To determine whether the connections in a divergent triplet set were more similar between them than expected from random sampling of all L4–L4 functionally connected cell pairs, we performed multiple comparisons between the differences in strength, potency, and failure rate for the divergent triplet database (n = 9) with 100,000 similarly sized (n = 9) sets of pairs of uEPSC and failure rate values obtained from randomly sampling our entire database of L4–L4 connection parameters (see Materials and Methods). One hundred of these randomly generated normalized difference values are shown for comparison in Figure 7I as black (p > 0.05) or red (p < 0.05) points. In all three cases, only a small minority of comparisons (<5%) showed a significant difference between observed and simulated values. Thus, neither overall connection strength, potency, nor failure rate are more similar between pairs that share a common presynaptic cell.

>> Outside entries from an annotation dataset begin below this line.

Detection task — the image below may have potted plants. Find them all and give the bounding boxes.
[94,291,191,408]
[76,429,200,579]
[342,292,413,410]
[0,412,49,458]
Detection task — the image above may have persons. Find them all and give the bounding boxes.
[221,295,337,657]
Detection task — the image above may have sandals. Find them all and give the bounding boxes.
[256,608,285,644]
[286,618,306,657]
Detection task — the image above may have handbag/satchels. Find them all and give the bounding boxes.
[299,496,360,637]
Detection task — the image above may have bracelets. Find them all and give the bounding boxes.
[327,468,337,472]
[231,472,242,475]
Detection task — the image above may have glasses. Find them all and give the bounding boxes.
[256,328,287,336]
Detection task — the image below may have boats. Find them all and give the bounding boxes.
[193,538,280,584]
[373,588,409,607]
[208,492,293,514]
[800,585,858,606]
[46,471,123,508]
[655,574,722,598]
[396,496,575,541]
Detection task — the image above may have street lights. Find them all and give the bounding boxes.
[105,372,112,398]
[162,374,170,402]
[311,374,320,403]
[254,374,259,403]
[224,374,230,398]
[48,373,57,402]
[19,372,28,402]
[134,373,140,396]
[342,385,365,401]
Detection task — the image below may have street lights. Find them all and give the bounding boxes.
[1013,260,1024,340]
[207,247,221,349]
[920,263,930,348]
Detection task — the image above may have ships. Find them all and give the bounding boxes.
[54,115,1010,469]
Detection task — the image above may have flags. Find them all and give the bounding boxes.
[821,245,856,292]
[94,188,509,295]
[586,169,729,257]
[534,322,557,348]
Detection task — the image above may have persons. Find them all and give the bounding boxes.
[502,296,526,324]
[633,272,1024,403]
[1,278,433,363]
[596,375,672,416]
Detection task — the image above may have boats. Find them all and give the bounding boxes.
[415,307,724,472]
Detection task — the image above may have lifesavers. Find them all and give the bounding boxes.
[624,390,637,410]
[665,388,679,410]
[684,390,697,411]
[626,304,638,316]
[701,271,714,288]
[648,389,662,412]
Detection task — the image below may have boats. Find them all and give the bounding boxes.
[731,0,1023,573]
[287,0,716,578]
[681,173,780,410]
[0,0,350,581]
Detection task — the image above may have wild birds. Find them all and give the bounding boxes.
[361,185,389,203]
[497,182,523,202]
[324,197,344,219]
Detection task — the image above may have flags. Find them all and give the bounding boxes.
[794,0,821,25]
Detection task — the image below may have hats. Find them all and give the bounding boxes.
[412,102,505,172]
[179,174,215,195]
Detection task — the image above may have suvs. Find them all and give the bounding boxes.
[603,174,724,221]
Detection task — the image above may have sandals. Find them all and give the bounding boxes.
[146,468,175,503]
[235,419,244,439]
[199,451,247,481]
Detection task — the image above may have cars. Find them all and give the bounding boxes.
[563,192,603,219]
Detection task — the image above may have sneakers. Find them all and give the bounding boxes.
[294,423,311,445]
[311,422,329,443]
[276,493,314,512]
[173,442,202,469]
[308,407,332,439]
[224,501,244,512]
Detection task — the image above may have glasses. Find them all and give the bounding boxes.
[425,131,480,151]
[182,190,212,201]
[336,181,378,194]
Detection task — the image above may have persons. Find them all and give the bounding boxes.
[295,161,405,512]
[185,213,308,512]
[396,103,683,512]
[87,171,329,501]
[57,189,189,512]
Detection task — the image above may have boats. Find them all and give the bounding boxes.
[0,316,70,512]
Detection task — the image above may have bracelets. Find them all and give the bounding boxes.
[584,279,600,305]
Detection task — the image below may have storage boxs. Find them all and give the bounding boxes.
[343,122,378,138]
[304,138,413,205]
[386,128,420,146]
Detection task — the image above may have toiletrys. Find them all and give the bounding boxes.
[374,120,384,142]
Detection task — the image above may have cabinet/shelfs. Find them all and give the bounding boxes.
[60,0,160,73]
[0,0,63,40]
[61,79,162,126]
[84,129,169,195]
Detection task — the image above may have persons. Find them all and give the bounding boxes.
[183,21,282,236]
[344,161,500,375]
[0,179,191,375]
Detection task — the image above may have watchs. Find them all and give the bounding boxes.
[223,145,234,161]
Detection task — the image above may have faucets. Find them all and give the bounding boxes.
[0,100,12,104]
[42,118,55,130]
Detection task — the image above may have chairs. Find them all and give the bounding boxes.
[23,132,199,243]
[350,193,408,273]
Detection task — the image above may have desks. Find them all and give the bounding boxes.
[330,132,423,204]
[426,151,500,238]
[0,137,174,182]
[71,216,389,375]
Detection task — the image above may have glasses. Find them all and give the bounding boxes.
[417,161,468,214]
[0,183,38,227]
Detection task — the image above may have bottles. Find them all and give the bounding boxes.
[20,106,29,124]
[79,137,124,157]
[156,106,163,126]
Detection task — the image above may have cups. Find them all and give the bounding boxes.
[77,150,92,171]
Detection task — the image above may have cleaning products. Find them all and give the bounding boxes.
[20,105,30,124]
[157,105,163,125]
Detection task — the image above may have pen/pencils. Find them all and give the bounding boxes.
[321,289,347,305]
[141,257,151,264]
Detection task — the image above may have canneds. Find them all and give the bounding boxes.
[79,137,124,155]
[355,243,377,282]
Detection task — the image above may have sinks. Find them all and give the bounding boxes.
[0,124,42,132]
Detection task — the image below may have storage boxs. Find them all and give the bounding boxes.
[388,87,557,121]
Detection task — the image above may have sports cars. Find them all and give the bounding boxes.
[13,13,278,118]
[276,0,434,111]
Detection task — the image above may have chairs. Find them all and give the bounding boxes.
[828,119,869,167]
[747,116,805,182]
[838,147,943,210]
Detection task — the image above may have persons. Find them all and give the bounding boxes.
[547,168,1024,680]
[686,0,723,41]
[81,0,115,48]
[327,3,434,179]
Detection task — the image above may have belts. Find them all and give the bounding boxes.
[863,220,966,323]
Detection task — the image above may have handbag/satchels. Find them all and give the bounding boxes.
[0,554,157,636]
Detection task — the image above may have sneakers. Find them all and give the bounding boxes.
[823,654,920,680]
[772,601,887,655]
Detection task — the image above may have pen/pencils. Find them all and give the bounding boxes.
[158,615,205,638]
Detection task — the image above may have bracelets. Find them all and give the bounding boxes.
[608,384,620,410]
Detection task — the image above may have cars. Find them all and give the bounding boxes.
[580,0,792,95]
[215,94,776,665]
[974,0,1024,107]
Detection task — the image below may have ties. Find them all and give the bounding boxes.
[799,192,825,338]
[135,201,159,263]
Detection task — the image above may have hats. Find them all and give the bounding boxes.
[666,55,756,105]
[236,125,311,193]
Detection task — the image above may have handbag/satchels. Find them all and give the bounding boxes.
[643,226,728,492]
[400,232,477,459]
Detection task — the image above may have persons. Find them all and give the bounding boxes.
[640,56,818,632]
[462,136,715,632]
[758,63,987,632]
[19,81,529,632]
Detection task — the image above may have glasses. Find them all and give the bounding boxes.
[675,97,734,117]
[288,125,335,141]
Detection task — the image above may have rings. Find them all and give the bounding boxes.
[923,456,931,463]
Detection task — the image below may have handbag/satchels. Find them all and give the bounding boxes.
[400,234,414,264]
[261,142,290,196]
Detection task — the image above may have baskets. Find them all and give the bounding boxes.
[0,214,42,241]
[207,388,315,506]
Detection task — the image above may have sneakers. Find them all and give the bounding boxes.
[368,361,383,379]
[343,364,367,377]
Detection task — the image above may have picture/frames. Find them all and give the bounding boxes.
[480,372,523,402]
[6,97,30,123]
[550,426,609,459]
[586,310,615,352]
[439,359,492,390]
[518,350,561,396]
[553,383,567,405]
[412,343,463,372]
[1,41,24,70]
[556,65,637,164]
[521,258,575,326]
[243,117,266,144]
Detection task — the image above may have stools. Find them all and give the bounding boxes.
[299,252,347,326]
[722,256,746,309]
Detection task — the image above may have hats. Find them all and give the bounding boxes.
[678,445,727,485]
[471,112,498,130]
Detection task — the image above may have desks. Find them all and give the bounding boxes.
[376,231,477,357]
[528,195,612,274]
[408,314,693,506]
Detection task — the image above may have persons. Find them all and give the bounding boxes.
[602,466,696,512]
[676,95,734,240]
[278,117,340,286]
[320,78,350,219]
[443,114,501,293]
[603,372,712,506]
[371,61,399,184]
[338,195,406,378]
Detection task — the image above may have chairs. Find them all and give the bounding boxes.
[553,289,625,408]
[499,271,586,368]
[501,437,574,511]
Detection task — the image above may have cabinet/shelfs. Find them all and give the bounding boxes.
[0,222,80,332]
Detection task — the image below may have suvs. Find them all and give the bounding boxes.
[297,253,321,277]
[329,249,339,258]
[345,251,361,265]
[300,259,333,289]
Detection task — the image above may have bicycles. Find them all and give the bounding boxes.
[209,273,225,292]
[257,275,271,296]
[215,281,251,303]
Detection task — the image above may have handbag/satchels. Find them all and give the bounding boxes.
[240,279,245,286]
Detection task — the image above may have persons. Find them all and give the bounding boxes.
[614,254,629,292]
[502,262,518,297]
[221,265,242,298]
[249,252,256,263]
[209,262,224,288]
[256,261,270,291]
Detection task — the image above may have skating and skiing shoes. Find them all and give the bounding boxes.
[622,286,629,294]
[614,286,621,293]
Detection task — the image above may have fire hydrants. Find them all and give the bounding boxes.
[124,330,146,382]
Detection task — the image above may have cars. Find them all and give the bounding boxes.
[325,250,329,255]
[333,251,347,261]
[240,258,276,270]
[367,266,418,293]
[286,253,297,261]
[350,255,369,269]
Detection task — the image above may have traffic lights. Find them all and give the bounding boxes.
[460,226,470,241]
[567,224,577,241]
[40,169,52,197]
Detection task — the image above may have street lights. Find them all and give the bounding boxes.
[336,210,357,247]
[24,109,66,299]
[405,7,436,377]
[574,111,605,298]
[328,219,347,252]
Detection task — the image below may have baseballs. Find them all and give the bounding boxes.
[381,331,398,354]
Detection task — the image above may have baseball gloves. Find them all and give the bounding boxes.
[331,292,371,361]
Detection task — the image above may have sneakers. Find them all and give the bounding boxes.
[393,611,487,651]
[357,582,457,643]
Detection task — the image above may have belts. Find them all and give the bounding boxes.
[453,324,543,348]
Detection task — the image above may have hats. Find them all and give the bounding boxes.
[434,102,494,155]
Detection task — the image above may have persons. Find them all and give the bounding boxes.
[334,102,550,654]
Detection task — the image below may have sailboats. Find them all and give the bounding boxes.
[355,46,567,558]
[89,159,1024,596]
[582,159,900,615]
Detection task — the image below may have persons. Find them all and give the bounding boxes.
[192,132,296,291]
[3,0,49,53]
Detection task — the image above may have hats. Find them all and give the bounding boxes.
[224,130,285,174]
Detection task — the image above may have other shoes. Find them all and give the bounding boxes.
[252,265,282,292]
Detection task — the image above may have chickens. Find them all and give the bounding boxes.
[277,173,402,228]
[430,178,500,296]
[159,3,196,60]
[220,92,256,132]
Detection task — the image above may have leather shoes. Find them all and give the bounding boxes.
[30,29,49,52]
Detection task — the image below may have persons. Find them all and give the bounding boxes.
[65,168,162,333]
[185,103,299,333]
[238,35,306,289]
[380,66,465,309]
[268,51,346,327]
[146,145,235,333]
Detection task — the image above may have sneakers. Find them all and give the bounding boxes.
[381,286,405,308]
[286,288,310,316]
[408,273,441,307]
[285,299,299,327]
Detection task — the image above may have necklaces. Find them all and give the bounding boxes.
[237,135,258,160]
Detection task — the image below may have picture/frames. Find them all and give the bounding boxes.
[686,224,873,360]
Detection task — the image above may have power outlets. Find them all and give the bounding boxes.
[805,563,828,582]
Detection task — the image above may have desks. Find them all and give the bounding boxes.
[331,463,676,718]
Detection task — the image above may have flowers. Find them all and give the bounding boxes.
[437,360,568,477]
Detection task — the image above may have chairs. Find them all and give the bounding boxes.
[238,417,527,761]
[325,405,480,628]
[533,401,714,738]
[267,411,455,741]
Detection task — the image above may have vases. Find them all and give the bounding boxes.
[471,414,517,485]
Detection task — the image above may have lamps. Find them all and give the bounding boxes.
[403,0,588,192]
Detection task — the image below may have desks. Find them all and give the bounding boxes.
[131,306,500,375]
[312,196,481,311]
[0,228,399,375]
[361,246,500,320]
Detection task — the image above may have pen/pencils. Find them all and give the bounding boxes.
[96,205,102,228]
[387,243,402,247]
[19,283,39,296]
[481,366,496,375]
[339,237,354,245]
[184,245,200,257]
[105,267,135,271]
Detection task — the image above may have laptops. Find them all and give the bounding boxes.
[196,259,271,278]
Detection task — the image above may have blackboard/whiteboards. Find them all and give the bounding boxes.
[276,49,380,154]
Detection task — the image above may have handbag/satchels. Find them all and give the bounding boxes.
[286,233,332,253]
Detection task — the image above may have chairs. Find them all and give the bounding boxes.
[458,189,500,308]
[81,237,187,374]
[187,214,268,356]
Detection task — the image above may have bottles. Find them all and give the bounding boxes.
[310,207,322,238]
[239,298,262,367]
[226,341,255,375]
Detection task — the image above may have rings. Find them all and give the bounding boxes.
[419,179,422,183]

Potential contribution of a common cellular postsynaptic target to synaptic properties

In some experiments (n = 7), we obtained paired recordings from two connections impinging onto a common postsynaptic cell. The anatomical reconstructions of three such neurons and the individual time plots of the peak amplitudes of each pair's evoked uEPSCs are shown in Figure 8A–C. Unlike in the cases of recorded divergent triplets (Fig. 7), the data for the two pairs in the convergent triplet were obtained sequentially, ruling out trial-by-trial analysis of the two uEPSCs. Figure 8D shows the relationship between the strength, potency, and failure rate for pairs of connections, similar to Figure 7H, but in this case for different inputs to a common postsynaptic cell. As for the divergent triplets, the histogram is arranged from the pair of connections with the most similar strength values on the left (triplet number 1; strength_a, 2.74 pA; strength_b, 2.93 pA; normalized strength difference, 0.03) to the one with the greatest absolute difference in strength on the right (triplet number 7; strength_a, 10.26 pA; strength_b, 83.79 pA; normalized strength difference, 0.78). The maximum observed differences in strength, potency, and failure rate were 72.43 pA, 73.43 pA, and 20%, respectively. The average differences in strength, potency, and failure rate across all convergent triplets (n = 7) were 23.71 ± 24.61 pA, 23.59 ± 24.22 pA, and 13.01 ± 0.06%, respectively. The average values were not significantly different from those obtained for divergent triplets (p > 0.05, Student's t test). We compared the difference in strength, potency, and failure rate for the connections in convergent triplets with similarly sized (Fig. 8E) (n = 7) sets of differences obtained from randomly sampled L4–L4 connection parameters (see Materials and Methods). We conclude that, as was the case for divergent triplets (Fig. 7I), convergent triplets do not behave more similarly than expected from random sampling of pairs of L4–L4 connections.

Figure 8.

Convergent triplets. A, Anatomical reconstruction of three L4 pyramidal cells; two of these cells (green and blue drawings) are presynaptic to the third cell (shown in black). Putative synaptic contacts are indicated by green and blue solid circles for cells A and B, respectively. The time plots of the evoked uEPSCs for these two pairs are shown in B and C (evoked unitary responses are indicated by green and blue circles and failures by gray circles). Insets, Averaged postsynaptic traces for all trials (120) including failures. D, Bar plots showing the strength, potency, and failure rates for all pairs of convergent triplet connection studied (shown as green and blue bars for each connected pair of the convergent triplet sets, respectively; n = 7). The boxed values correspond to the convergent triplet shown in A–C. E, The normalized difference in strength (top panel), potency (middle panel), and failure rate (bottom panel) of the two recorded connections for each divergent triplet (gray points) were compared with differences in strength, potency, and failure rate values for pairs of connections randomly extracted from all recorded connections. One hundred such sets are shown; black points indicate sets not significantly different to the data, and red points indicate the rare sets that were significantly different (p < 0.05) (for details, see Materials and Methods).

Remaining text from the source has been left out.